• _TEXTAUSZUG_:
· · ·

Guten Tag, liebe Leserinnen und Leser,
„Neue Woche, alte Probleme.“ Das Motto eines Agenturausblicks am Sonntag war sicherlich richtig. Denn die neue Woche verspricht anhaltenden Nervenkitzel (wer von den Anlegern will den schon). Und die Themen bleiben die alten: die Angst vor einer weltweiten Rezession als Folge der umstrittenen (Spar-)Maßnahmen, die helfen sollen, die bisher ungelösten Schuldenkrisen in den USA und in der Eurozone zu überwinden. Hinzu kommt die in den Medien geschürten Sorgen über erneute Probleme bei internationalen Banken mit Vergleichen zu 2008. Nicht wenige Experten gehen davon aus, dass die Talfahrt der Kurse anhalten weiter. Kurze technische Korrekturen seien zwar möglich, aber nachhaltig werden sie nicht sein. "Weder aus fundamentaler Sicht noch unter charttechnischen Aspekten deutet sich ein Ende der Talfahrt an", stellt die Landesbank Berlin fest. Deren Strategen rechnen vielmehr damit, dass der Dax auf neue Jahrestiefs fallen wird.

· · ·

• _GESAMMELTE DATEN_:
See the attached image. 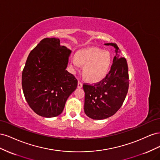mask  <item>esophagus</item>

· · ·

• _AUFGABEN_:
A. Welche Bank stellt im Textauszug fest, dass sich weder fundamental noch charttechnisch ein Ende der Talfahrt andeutet?
B. Übersetzen Sie den Satz „Deren Strategen rechnen vielmehr damit, dass der Dax auf neue Jahrestiefs fallen wird.“ aus dem Textauszug ins Englische.
C. Schreiben Sie den Textauszug zum Börsenausblick im Anschluss an seinen letzten Satz weiter.

• _LÖSUNGEN_:
A. Die Landesbank Berlin.

B. Rather, its strategists expect the DAX to fall to new lows for the year.

C.
In den zurückliegenden Tagen sich der Deutschlands Leitindex vergleichsweise gut geschlagen: Nach vier Wochen einer zeitweise steilen Talfahrt verzeichnete der Dax diesmal auf Wochensicht ein Plus von 1%. Das bedeutet aber gar nichts. Immer mehr Börsianer befürchten, dass sich das Szenario von 2008 wiederholen könnte, als Aktien auf einen monatelangen Sinkflug gingen und erst Anfang 2009 die Trendwende einsetzte. "Es gibt durchaus Parallelen", sagt Volkswirt Matthias Thiel von MM Warburg. "Auch 2008 haben wir eine sukzessive Eintrübung der konjunkturellen Indikatoren gesehen und Unternehmen waren noch sehr lange sehr optimistisch. Ein zusätzlicher Trigger war damals die Pleite von Lehman. Heute haben wir die Schuldenkrise."
In Amerika sieht es kaum anders aus. Nach "Irene", die nicht so katastrophal gewirbelt hat wie befürchtet, legt sich der Fokus auch wieder auf die schwächelnde Konjunktur und den Arbeitsmarkt. Am Freitag steht die Veröffentlichung der Arbeitslosenzahlen im August an. Experten erwarten, dass die US-Wirtschaft 80.000 Stellen geschaffen hat. Die Arbeitslosenquote soll aber bei 9,1 % stagnieren. US-Präsident Barack Obama hat bereits angekündigt, in der übernächsten Woche detaillierte Pläne für die Schaffung von Jobs vorzulegen.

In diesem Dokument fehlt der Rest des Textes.